begin Selected text
In a Rail Optimized Stripe Architecture there are two important concepts: rail and stripe.

The GPUs on a server are numbered 1-8, where the number represents the GPU’s position in the server, as shown in Figure 6. This number is sometimes called rank or more specifically "local rank" in relationship to the GPUs in the server where the GPU sits, or "global rank" in relationship to all the GPUs (in multiple servers) assigned to a single job.

A rail connects GPUs of the same order across one of the leaf nodes in the fabric; that is, rail Nth connects all GPUs in position Nth on all the servers, to leaf node Nth, as shown in Figure 9.

Figure 9: Rails in a Rail Optimized Architecture

A stripe refers to a design module or building block, comprised of multiple rails, and that includes a number of Leaf nodes and GPU servers.

Figure 10: Stripes in a Rail Optimized Architecture

All traffic between GPUs of the same rank (intra-rail traffic) is forwarded at the leaf node level as shown in Figure 11.

Figure 11: Intra-rail GPU to GPU traffic example.

A stripe can be replicated to scale up the number of servers (N₁) and GPUs (N₂) in an AI cluster. Multiple stripes (N₃) are then connected across Spine switches as shown in Figure 12.

Figure 12: Multiple stripes connected via Spine nodes

Both Inter-rail and inter-stripe traffic will be forwarded across the spines nodes as shown in figure 13.

Figure 13. Inter-rail, and Inter-stripe GPU to GPU traffic example.
end Selected text
§ Problem A
Report how many lines in the listing below contain the string "brown", with case counting. Give only the number.
begin Excerpted data
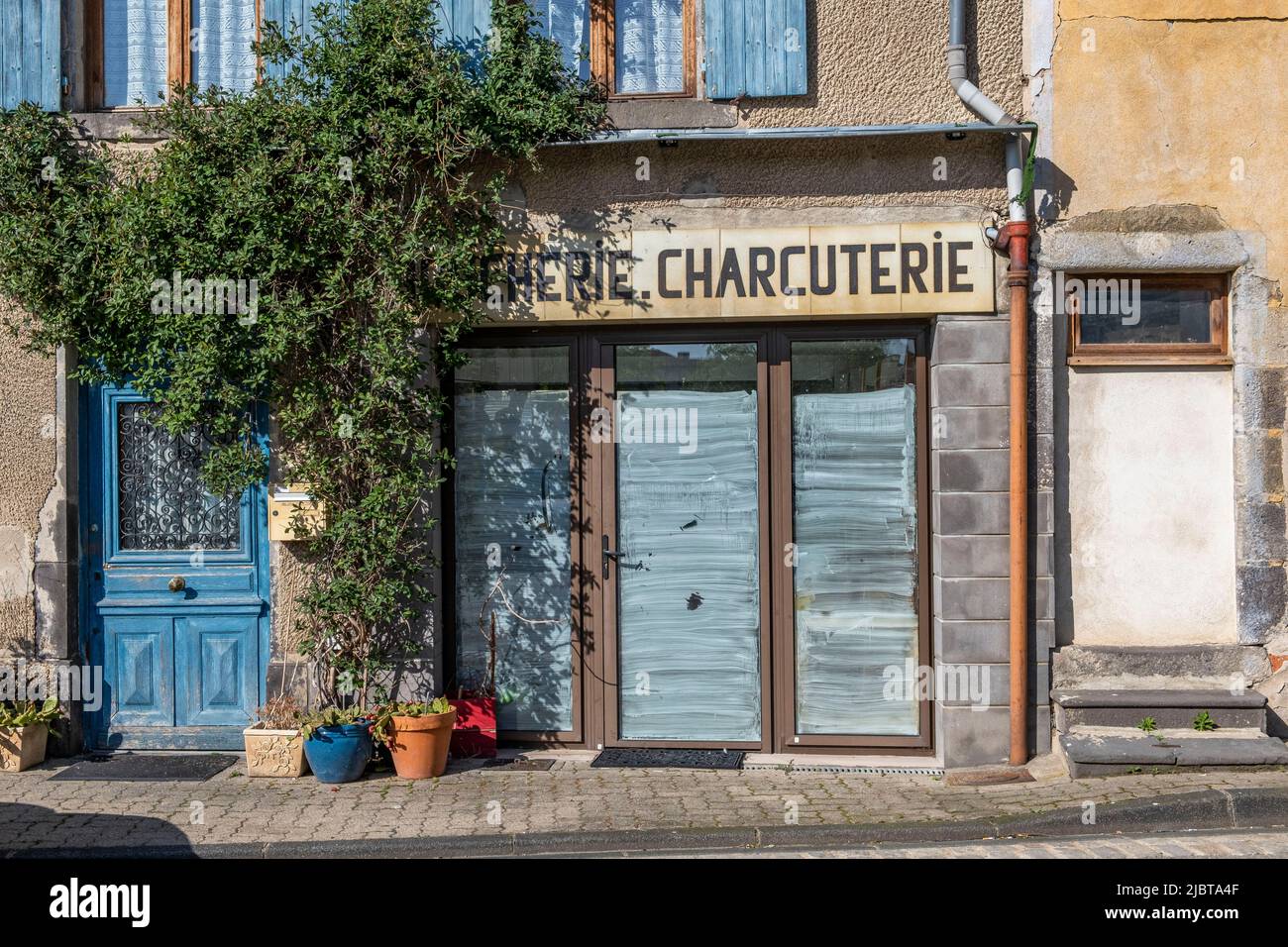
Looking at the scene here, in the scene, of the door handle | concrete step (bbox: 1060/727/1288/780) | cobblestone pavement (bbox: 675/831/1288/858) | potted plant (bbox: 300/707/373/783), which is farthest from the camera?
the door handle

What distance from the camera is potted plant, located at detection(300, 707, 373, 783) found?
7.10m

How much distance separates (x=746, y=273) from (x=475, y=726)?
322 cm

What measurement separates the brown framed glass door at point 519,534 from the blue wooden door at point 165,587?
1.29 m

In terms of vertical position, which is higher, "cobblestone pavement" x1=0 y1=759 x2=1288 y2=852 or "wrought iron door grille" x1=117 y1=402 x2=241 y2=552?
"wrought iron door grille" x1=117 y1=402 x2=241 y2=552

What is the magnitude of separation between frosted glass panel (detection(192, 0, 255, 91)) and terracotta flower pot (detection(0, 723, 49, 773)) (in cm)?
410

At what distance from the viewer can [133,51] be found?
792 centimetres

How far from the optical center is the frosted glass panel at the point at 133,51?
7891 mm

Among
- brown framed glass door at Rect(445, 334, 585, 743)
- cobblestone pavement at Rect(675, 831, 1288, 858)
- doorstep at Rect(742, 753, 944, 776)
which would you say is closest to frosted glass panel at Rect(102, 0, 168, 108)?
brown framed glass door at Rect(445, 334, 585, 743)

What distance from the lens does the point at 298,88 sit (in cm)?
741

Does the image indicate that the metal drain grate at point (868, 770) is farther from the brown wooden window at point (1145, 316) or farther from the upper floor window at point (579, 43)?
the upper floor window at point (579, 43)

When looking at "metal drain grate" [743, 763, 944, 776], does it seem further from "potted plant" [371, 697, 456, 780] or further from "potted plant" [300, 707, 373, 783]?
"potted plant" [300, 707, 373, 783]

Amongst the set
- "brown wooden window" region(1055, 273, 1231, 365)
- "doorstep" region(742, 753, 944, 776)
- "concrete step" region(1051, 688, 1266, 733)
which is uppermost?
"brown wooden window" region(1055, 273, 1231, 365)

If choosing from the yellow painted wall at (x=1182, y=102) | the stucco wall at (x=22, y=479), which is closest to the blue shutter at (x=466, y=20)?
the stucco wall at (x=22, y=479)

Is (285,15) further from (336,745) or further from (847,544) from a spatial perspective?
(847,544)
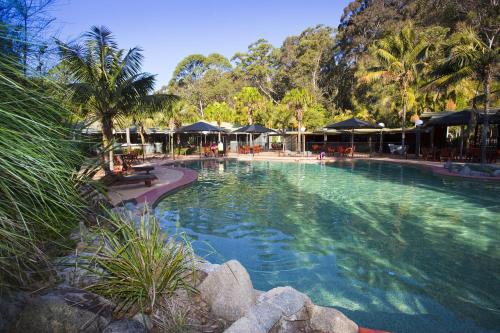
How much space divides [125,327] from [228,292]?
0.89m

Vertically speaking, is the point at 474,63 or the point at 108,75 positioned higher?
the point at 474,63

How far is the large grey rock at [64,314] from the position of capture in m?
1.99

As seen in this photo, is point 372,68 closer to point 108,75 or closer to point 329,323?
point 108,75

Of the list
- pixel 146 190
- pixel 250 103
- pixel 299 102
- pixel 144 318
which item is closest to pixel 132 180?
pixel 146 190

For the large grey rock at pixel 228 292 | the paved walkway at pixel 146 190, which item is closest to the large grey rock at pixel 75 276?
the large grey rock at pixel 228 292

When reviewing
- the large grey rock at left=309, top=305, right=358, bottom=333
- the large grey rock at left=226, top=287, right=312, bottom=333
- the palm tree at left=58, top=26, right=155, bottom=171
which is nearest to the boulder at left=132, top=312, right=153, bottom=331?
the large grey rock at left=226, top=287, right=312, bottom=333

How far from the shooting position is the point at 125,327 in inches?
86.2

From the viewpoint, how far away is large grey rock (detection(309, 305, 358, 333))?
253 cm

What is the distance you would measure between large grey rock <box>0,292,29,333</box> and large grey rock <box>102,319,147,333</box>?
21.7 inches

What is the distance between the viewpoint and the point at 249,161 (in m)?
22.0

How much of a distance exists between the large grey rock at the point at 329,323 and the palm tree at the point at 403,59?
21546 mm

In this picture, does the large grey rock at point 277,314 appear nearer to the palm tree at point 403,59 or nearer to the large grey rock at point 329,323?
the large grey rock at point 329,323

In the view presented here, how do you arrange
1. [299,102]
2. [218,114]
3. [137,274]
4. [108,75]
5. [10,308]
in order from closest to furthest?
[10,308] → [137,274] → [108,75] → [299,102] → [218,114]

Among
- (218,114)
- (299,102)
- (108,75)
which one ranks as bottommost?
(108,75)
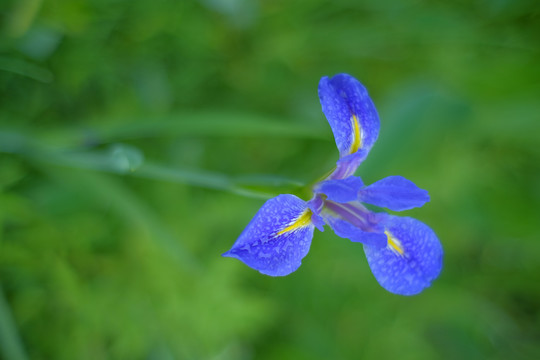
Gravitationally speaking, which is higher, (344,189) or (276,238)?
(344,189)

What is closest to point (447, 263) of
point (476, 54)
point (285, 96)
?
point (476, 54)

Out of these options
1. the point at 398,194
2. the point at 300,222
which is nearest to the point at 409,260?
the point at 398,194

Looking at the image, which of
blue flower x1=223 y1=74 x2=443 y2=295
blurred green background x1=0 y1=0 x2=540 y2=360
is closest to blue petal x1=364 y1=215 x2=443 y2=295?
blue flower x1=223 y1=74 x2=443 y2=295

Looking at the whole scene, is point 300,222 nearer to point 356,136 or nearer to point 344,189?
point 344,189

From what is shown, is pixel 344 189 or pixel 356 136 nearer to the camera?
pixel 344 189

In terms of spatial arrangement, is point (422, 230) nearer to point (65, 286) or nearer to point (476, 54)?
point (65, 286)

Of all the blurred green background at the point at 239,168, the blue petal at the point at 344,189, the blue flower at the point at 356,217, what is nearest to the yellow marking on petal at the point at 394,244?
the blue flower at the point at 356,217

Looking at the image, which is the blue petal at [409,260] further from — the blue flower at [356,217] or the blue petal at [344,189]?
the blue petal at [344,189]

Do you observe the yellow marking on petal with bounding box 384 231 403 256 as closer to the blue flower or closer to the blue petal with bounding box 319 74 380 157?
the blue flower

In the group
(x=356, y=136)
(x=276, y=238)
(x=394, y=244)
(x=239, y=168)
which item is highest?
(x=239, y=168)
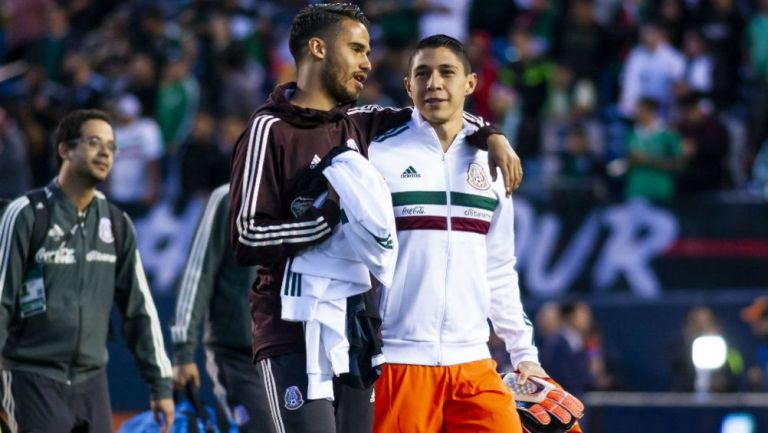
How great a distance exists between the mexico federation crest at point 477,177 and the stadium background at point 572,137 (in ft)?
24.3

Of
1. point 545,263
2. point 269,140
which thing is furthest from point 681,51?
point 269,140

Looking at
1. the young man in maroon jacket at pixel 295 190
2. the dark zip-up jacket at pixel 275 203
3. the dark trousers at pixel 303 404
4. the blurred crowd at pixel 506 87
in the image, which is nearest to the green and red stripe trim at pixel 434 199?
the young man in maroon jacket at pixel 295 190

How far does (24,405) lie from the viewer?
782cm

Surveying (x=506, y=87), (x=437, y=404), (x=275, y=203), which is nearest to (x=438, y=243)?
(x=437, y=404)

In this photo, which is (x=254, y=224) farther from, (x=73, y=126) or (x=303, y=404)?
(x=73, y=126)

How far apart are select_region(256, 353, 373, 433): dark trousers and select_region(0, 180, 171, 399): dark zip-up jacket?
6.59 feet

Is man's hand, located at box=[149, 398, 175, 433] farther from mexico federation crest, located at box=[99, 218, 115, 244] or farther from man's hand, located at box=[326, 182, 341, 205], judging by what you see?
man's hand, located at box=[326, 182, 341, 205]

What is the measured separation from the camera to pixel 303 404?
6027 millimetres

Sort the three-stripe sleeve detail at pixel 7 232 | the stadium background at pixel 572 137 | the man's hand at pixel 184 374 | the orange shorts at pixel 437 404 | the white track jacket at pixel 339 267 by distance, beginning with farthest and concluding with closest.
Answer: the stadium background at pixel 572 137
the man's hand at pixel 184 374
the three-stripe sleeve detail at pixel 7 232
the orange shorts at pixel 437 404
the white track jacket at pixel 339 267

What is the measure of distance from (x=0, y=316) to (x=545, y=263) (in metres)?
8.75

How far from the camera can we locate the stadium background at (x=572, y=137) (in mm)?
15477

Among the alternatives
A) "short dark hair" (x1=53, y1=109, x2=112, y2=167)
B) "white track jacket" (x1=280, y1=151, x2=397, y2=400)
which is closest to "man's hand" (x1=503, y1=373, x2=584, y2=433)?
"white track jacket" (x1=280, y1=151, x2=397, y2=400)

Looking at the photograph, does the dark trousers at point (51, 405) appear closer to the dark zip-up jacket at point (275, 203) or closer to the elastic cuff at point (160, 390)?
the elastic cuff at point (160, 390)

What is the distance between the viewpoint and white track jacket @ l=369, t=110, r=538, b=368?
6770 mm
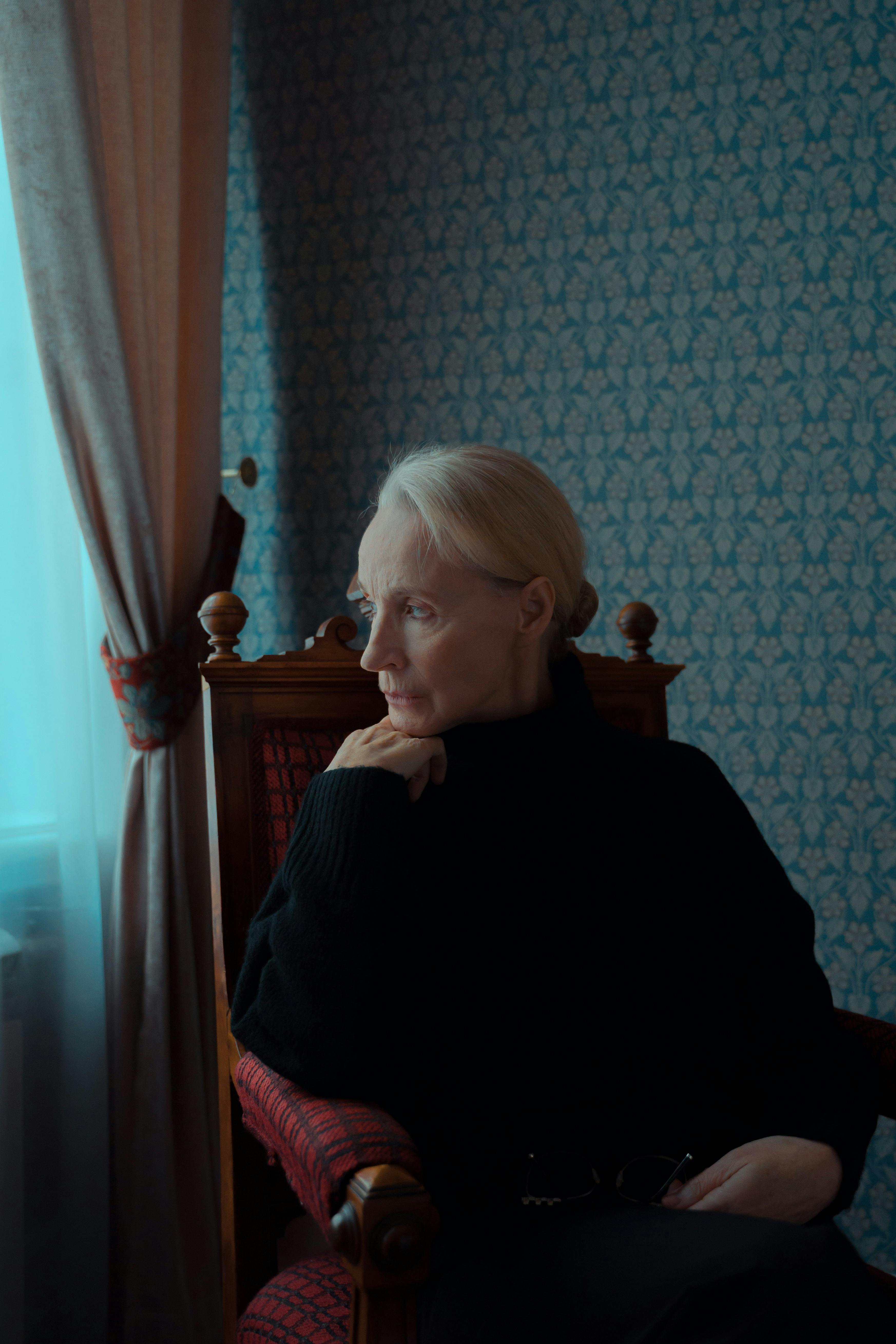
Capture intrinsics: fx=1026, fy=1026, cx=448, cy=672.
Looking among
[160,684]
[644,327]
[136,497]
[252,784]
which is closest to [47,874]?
end Excerpted data
§ Problem B
In the passage on rail-optimized stripe architecture, at what level is intra-rail traffic between GPUs of the same rank forwarded?

§ Worked answer A
6

§ Worked answer B
At the leaf node level.